**Work to complete**: Copy word for word the lines of the block of data, starting with the line that contains "in this image?" and continuing through the last of the entries, both ends included.

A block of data
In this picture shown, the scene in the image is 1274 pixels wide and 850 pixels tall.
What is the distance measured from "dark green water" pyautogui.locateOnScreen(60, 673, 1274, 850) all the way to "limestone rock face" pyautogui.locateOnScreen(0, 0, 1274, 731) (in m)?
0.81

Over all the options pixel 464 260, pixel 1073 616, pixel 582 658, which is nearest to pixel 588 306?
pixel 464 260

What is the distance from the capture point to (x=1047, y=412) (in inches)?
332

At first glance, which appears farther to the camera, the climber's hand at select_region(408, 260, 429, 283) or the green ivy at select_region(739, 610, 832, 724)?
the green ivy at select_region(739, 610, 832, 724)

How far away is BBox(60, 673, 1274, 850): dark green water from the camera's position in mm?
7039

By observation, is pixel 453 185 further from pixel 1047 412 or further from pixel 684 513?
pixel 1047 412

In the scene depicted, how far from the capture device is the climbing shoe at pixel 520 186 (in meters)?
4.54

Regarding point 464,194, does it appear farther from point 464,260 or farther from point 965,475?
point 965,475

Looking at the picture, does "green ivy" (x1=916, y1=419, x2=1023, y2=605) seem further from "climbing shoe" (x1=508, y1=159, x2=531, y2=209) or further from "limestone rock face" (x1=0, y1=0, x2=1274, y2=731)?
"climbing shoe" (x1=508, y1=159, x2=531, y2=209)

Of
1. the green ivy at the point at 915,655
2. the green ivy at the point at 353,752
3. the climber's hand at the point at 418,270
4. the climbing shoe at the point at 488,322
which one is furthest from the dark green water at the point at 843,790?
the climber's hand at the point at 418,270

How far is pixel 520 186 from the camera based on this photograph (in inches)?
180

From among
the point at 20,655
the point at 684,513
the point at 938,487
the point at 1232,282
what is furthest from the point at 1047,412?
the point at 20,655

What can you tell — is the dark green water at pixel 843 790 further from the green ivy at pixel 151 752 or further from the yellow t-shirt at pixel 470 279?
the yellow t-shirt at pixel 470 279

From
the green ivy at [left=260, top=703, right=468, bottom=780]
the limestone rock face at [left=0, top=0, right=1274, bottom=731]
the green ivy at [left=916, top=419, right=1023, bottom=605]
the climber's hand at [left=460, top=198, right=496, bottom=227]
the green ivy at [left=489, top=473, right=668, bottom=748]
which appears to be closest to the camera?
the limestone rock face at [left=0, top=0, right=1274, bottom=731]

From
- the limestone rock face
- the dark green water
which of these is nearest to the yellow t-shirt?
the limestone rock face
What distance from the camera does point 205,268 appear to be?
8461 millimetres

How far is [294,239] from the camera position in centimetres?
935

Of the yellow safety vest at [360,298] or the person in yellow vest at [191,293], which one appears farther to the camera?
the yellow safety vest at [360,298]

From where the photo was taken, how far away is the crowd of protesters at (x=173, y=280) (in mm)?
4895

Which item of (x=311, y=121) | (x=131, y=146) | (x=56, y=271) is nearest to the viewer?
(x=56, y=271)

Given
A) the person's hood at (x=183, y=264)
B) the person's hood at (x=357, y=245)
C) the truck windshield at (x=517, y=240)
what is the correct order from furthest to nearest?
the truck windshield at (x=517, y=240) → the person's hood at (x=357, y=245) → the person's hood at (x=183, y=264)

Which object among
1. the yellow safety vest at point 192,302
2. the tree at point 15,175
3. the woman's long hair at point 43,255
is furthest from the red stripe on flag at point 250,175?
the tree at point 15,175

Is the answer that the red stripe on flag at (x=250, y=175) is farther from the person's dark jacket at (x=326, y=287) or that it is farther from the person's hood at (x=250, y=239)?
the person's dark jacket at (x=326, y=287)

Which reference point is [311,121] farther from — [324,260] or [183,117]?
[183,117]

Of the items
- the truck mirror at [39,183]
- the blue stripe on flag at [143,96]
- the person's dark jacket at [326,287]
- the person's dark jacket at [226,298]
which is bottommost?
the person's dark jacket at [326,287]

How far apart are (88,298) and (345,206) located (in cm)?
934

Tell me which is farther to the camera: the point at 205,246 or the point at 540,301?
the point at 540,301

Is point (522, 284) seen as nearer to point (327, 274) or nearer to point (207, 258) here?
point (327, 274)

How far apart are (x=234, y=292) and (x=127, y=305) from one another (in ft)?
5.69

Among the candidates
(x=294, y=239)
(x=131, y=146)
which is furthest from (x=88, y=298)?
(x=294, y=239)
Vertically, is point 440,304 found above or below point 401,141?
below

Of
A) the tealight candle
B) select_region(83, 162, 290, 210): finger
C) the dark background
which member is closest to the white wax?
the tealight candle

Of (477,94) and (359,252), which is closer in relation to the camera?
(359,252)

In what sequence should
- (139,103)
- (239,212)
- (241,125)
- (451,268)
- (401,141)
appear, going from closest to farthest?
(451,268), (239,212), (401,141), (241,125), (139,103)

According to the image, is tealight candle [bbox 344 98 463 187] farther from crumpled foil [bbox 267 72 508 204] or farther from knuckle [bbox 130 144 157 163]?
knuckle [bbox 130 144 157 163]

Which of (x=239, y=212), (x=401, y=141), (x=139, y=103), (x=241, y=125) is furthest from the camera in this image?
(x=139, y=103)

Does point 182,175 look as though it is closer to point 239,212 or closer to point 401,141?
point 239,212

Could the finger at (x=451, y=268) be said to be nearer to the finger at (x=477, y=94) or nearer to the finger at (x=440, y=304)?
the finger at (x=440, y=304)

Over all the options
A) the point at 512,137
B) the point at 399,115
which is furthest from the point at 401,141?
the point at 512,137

**Complete response**:
Which of (x=239, y=212), (x=401, y=141), (x=139, y=103), (x=241, y=125) is furthest from the camera in this image?
(x=139, y=103)

Does point 182,175 look as though it is closer to point 239,212 or closer to point 401,141?
point 239,212

Could the finger at (x=451, y=268) be said to be nearer to the finger at (x=477, y=94) or nearer to the finger at (x=440, y=304)?
the finger at (x=440, y=304)

Over all the options
A) the point at 512,137
B) the point at 399,115
which is furthest from the point at 401,141?
the point at 512,137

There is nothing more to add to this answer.